Observable System L Matrix, can a value be negative?

[miniradman]

Homework Statement

An error matrix is in the form, has a characteristic equation:
$CE: s^2 + 120s + 7200 = 0$

A state variable feedback system is described by:
$A_F = \begin{bmatrix}0 & 1 \\-616.8 & -40 \end{bmatrix}$
$B = \begin{bmatrix}0 \\ 1 \end{bmatrix}$
$C = \begin{bmatrix}616.8 & 24 \end{bmatrix}$
$D = \begin{bmatrix}0 \end{bmatrix}$

Find the L error feedback matrix, using a state transformation to convert to observer canonical form:
$L = \begin{bmatrix}l_1 \\ l_2 \end{bmatrix}$

Homework Equations

$T = [O_m P]^-1$
$L_z = T L_x$
$O_m = \begin{bmatrix}C \\CA \end{bmatrix}$

The Attempt at a Solution

From what I understand, observable canonical form entails that:
$P = \begin{bmatrix}1 & 0 \\616.8 & 1 \end{bmatrix}$
$A_e = \begin{bmatrix} -120 & 1 \\ -7200 & 0 \end{bmatrix}$
And equating with the existing system:
$A_e = \begin{bmatrix} -(40+l_1) & 1 \\ -(616.8+l_2) & 0 \end{bmatrix} = \begin{bmatrix} -120 & 1 \\ -7200 & 0 \end{bmatrix}$
This yields the L matrix:
$\begin{bmatrix} l_1\\ l_2 \end{bmatrix} = \begin{bmatrix} 80 \\ 6583,2 \end{bmatrix}$
However this is form is not in observer canonical form, my question is when I use the Observable Matrix with my Transformation matrix:
$O_m = \begin{bmatrix}C \\CA \end{bmatrix}$
Does C need to be in observable canonical form?
$C = \begin{bmatrix} 1 & 0 \end{bmatrix}$
Because my current C matrix is not in that standard form.

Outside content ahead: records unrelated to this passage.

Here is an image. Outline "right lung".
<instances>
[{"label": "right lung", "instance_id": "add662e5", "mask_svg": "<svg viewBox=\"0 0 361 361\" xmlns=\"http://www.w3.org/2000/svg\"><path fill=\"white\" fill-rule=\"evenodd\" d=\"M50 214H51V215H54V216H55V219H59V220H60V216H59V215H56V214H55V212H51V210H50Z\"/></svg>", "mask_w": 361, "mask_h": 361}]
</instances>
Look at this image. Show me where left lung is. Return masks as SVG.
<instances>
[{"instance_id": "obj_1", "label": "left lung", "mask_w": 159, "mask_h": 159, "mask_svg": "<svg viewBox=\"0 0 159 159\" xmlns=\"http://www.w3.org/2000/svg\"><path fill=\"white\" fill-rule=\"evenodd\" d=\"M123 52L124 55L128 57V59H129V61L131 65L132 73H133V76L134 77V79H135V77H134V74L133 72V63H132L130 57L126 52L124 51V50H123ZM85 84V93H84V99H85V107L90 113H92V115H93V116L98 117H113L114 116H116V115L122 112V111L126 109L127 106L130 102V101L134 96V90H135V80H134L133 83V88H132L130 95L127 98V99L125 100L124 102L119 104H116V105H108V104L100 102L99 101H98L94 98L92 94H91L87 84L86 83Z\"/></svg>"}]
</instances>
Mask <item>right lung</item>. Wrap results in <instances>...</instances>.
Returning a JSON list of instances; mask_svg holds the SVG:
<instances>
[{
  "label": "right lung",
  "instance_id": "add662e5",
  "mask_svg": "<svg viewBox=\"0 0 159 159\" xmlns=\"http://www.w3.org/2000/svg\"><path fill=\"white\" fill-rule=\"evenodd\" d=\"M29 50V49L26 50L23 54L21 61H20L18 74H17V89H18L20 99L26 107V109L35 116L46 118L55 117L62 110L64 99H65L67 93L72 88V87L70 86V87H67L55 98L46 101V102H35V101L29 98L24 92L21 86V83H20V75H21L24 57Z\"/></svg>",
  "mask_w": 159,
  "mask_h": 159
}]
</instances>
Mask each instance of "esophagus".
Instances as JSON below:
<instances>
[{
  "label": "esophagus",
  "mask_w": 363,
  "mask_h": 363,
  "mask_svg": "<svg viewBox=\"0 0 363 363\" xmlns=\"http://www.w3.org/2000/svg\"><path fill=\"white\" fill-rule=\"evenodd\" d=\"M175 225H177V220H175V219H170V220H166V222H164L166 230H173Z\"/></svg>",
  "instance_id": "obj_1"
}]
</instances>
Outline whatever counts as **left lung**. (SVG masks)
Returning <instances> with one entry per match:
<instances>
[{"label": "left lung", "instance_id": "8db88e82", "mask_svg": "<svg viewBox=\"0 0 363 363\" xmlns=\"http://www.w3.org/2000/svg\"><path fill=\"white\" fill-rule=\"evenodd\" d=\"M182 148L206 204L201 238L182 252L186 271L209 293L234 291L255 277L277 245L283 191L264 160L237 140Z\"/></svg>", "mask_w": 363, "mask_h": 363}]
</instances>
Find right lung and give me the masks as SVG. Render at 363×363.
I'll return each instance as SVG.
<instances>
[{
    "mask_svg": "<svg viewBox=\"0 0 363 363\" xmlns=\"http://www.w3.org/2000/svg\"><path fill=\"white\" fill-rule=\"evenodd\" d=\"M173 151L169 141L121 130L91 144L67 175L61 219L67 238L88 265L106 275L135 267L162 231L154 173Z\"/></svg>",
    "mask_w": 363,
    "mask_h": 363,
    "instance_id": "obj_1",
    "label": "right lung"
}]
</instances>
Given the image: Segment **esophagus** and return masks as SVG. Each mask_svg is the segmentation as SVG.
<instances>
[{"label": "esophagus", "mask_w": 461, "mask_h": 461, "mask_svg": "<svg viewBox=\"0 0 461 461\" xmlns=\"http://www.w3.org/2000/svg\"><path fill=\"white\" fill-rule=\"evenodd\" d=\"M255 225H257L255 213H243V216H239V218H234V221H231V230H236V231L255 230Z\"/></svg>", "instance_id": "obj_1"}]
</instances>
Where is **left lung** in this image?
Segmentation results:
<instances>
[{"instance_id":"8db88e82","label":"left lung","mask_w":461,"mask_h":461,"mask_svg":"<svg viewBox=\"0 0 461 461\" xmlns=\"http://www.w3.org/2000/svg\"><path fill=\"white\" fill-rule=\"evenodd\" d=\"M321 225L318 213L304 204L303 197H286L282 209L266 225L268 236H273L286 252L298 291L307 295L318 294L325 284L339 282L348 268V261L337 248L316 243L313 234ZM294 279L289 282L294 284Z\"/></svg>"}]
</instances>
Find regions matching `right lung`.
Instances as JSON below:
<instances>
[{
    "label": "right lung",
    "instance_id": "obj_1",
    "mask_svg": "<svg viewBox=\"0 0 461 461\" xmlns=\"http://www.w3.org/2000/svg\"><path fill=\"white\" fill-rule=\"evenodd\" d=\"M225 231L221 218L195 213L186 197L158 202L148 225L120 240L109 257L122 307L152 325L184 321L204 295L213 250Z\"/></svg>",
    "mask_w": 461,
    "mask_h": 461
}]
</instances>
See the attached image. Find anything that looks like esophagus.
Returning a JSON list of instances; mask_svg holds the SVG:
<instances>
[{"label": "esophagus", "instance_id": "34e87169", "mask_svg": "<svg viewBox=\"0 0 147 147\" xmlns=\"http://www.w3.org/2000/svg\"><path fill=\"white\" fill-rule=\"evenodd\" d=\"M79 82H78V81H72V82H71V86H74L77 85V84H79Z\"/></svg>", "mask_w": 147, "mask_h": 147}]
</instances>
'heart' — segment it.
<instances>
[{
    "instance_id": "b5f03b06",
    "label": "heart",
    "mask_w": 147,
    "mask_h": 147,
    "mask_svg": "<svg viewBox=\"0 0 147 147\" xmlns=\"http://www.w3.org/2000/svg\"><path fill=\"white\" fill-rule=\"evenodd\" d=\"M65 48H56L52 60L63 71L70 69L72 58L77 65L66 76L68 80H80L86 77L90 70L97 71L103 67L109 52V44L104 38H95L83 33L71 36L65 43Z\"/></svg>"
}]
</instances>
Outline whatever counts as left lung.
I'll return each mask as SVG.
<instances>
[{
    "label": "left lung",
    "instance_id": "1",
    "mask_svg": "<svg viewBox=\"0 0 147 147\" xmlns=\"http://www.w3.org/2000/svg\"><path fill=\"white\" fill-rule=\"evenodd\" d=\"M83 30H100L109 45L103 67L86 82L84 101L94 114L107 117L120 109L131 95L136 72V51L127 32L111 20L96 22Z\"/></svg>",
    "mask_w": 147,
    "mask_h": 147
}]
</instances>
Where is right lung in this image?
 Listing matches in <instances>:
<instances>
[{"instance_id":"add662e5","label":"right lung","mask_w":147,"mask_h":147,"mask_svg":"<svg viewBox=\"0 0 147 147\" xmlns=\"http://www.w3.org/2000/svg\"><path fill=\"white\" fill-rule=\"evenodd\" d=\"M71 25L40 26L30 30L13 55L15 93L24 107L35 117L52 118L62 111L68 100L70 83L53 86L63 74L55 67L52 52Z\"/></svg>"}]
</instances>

If so, how do I convert it, or does it fall out in the wash when I apply the P matrix?
$T = [O_m P]^-1$

 

[KataKoniK]

Hello,

Thank you for your question. It appears that you are on the right track with your solution. To answer your question, yes, the C matrix needs to be in observable canonical form in order to use the transformation matrix T. This can be achieved by multiplying the existing C matrix by the P matrix, which will result in the observable canonical form. So your new C matrix would be:

$C = \begin{bmatrix} 1 & 0 \end{bmatrix} \begin{bmatrix} 1 & 0 \\616.8 & 1 \end{bmatrix} = \begin{bmatrix} 1 & 0 \end{bmatrix}$

Then, you can proceed with your solution using the transformed C matrix. I hope this helps. Let me know if you have any other questions or concerns. Good luck with your work.